## WRITTEN PROBLEM
Can you reproduce every line from the one containing "Which is farthest" through the end of the items, inclusive, leaving the item text as it is but shifting each coordinate in the answers by -57?

## RECORDS FOR THIS TASK
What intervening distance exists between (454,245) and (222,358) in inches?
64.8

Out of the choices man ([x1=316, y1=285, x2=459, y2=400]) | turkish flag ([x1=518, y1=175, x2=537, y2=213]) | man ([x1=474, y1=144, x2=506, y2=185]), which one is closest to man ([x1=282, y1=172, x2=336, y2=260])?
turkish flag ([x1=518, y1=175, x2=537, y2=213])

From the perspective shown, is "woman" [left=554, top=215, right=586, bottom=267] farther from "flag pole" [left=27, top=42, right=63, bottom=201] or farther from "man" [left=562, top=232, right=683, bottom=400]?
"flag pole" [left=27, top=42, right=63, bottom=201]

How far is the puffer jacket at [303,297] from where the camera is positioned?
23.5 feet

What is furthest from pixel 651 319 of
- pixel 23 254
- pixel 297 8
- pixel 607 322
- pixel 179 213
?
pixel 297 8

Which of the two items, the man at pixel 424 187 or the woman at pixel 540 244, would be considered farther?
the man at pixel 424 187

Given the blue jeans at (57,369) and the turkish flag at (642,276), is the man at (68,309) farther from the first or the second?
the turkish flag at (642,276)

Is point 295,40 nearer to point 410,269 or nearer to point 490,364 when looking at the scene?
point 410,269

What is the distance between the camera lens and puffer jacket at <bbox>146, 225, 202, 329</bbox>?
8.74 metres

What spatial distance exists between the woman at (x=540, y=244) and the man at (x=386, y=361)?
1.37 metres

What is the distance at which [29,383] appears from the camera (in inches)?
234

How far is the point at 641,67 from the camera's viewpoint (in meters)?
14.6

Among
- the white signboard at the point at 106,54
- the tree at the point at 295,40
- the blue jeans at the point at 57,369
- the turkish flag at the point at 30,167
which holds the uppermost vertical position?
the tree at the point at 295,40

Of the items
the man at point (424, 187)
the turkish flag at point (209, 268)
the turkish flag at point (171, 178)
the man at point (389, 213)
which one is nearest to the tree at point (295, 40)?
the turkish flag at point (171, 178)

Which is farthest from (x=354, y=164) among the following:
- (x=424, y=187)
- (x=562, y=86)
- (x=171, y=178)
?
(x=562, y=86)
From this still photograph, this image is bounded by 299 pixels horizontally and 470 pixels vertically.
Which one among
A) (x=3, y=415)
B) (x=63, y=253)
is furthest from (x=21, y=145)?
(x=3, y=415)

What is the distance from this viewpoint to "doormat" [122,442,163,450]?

## THE COMPLETED TASK
Which is farthest from (x=354, y=164) among the following:
- (x=424, y=187)
- (x=562, y=86)
- (x=171, y=178)
?
(x=505, y=29)
From this still photograph, this image is bounded by 299 pixels horizontally and 470 pixels vertically.
Which one among
A) (x=3, y=415)
B) (x=63, y=253)
is furthest from (x=21, y=145)?
(x=-54, y=358)

What is the distance from this viewpoint to "doormat" [122,442,163,450]?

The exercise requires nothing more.